■ **Data provided**
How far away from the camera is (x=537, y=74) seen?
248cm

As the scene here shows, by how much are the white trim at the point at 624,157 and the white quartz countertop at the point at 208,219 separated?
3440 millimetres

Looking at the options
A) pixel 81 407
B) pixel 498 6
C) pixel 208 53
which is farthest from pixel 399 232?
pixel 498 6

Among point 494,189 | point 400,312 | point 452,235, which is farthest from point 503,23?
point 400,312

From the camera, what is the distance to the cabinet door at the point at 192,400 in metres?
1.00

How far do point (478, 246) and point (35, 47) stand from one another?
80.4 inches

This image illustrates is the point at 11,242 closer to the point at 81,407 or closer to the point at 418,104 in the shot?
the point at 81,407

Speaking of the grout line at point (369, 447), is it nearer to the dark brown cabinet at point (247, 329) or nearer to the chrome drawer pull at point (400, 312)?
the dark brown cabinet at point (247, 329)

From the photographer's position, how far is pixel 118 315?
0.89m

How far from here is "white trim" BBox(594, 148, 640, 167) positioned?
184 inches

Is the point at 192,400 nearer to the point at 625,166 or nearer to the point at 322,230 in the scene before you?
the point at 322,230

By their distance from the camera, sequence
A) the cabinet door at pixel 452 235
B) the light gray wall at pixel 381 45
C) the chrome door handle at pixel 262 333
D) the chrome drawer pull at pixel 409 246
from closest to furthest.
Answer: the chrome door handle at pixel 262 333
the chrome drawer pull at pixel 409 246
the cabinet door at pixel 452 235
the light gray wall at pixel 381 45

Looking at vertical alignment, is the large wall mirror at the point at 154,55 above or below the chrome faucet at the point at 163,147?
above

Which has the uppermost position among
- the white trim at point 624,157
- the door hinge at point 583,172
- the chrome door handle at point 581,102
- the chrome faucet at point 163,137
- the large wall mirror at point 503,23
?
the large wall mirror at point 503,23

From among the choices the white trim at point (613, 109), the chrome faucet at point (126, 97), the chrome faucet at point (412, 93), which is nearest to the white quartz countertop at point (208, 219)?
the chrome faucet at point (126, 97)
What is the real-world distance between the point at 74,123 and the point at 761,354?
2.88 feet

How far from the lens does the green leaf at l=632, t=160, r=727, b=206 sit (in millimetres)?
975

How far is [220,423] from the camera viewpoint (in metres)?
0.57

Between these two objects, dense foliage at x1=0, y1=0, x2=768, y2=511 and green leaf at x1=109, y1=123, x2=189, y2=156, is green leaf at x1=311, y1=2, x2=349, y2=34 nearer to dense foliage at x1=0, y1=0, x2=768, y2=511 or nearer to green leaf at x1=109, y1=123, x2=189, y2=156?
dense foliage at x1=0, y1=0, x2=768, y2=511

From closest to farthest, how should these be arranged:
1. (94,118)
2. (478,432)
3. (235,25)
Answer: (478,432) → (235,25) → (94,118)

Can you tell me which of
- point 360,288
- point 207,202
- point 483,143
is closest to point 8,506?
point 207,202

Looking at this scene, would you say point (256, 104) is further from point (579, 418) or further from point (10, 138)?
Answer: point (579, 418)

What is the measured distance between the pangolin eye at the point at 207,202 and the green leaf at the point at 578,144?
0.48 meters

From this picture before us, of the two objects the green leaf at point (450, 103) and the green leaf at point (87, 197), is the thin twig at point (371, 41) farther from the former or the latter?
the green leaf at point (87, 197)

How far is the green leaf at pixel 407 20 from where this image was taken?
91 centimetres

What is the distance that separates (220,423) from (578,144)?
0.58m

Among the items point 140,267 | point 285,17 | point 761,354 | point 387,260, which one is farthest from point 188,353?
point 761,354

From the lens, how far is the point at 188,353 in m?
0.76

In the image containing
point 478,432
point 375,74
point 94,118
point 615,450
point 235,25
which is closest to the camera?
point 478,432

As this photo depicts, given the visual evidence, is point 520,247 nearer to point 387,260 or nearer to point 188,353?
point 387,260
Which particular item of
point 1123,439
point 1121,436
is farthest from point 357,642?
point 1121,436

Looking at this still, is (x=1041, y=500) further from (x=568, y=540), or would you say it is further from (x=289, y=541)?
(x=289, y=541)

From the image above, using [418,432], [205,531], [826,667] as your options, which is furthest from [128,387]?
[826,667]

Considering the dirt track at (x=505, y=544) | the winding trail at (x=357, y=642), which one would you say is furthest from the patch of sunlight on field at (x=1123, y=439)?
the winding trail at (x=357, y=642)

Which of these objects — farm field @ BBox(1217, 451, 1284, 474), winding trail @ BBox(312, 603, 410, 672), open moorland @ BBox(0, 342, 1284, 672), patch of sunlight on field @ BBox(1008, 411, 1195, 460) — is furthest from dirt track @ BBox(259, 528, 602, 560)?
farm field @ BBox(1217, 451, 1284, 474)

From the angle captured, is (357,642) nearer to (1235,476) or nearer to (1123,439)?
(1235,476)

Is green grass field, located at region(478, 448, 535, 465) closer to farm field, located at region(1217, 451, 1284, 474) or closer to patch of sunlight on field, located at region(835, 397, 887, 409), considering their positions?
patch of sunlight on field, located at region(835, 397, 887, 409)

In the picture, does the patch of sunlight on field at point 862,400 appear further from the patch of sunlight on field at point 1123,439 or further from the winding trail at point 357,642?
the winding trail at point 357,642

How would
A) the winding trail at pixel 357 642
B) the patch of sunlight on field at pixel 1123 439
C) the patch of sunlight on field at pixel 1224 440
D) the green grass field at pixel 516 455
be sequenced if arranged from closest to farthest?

■ **Work required**
Repeat only the stretch of lines that begins at the line containing "Which particular item of" and ends at the last line above, both included.

■ **Written answer**
Which particular item of
point 1123,439
point 1121,436
is farthest from point 357,642?
point 1121,436

Looking at this still, is (x=1041, y=500) further from (x=568, y=540), or would you say it is further from (x=289, y=541)?
(x=289, y=541)

From the image above, using [418,432], [205,531], [826,667] as your options, which is furthest from [128,387]?
[826,667]

Considering the dirt track at (x=505, y=544) | the winding trail at (x=357, y=642), which one would you say is furthest from the patch of sunlight on field at (x=1123, y=439)?
the winding trail at (x=357, y=642)

Which of these objects — farm field @ BBox(1217, 451, 1284, 474), winding trail @ BBox(312, 603, 410, 672), open moorland @ BBox(0, 342, 1284, 672), patch of sunlight on field @ BBox(1008, 411, 1195, 460) — is furthest from dirt track @ BBox(259, 528, 602, 560)?
farm field @ BBox(1217, 451, 1284, 474)

From the angle captured, is (357,642) nearer to (1235,476) or nearer to (1123,439)?
(1235,476)

Is green grass field, located at region(478, 448, 535, 465) closer to farm field, located at region(1217, 451, 1284, 474) or closer to patch of sunlight on field, located at region(835, 397, 887, 409), considering their positions?
patch of sunlight on field, located at region(835, 397, 887, 409)

In the picture, does the patch of sunlight on field at point 862,400 appear further from the patch of sunlight on field at point 1123,439 or further from the winding trail at point 357,642?
the winding trail at point 357,642

How would
A) the winding trail at pixel 357 642
B) the patch of sunlight on field at pixel 1123 439
C) the patch of sunlight on field at pixel 1224 440
D) the green grass field at pixel 516 455
be sequenced if arranged from closest to farthest?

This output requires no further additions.